Preventing homelessness with help from a computer model

When her phone rang in February, Mashawn Cross was skeptical of the soft voice offering help on the end of the line.

“You said you’re doing what? And who are you with?” that The 52-year-old remembered the statement.

Cross, who doesn’t work because of her bad back and knees, made ends meet on about $200 a month in aid and whatever she could make from recycled bottles and cans. Her gas and electric bills chewed up her checks. She’d been in and out of the emergency room, her doctor said she might need a colostomy bag, and depression plagued her day in and day out.

Kourtni Gouché listened and began to help. The LA County clerk helped Cross get household items so she could save money and cover her utility bills. She offered to get her a new bed to soothe her aching back. She began associating Cross with programs to relieve her depression and stop smoking, something Cross had long wanted but struggled to do.

“I feel like I have a friend here,” Cross said, occasionally tearing up as she cheered up the case officer who had repeatedly advocated for her.
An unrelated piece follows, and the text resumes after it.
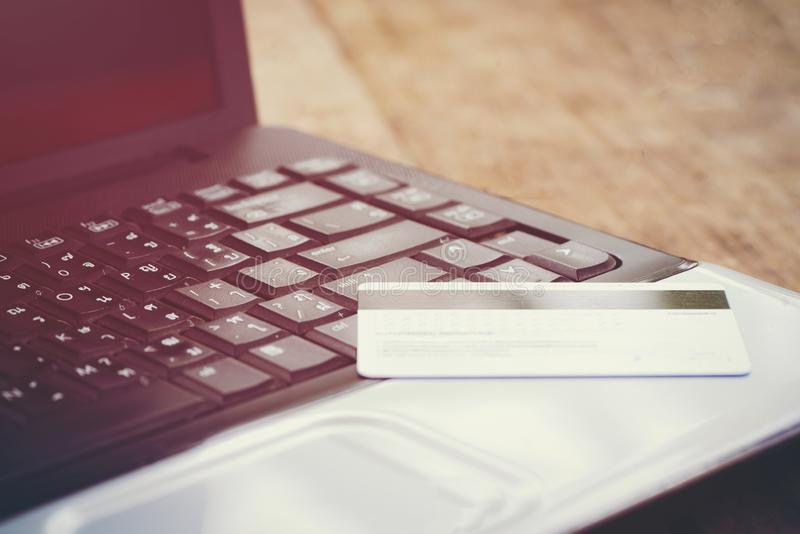 Carta di credito ed usando credito di compera online e la carta di debito di concetto di pagamento facile del computer portatile  immagini stock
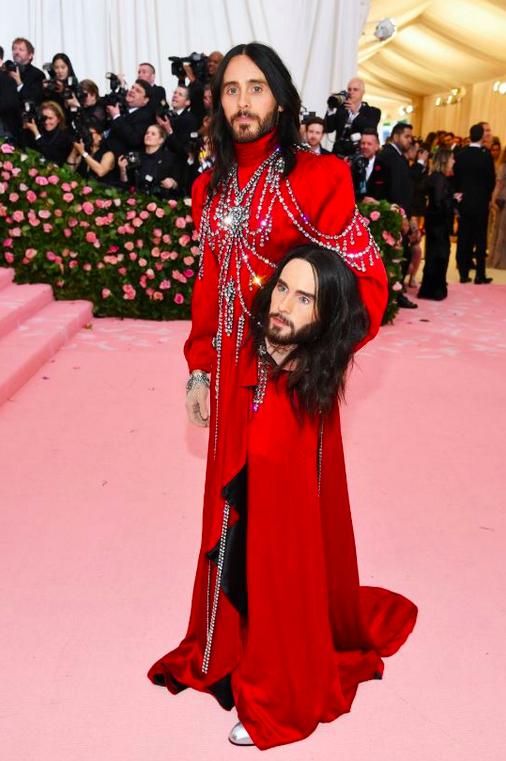 Jared Leto avait eu le droit à une robe rituelle rouge et tenait une réplique de sa tête guillotinée. Sa tête tranchée symbolise son alter ego, esclave MK Ultra.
In her South LA duplex apartment, over the hum of a fan, she suddenly remembered a question she’d forgotten to ask Gouché during their regular conversations.

“How did you even come up with my name?” Cross asked.

The answer is an unusual mobilization of data analysis to try to prevent homelessness before it starts.

Cross is part of a rare attempt by LA County to unify predictive modeling – a tool for predicting events by tracking patterns in current and historical data – with the deeply personal work of homelessness prevention.

Workers visit woman in her house.

Cross, left, with Vanderford and Gouché.

(Robert Gauthier/Los Angeles Times)

The county found Cross and numerous other people through a prediction tool developed by UCLA researchers that pulls data from eight LA ​​County agencies to help outreach workers focus their attention and support on people they think they may be are most at risk of losing their homes.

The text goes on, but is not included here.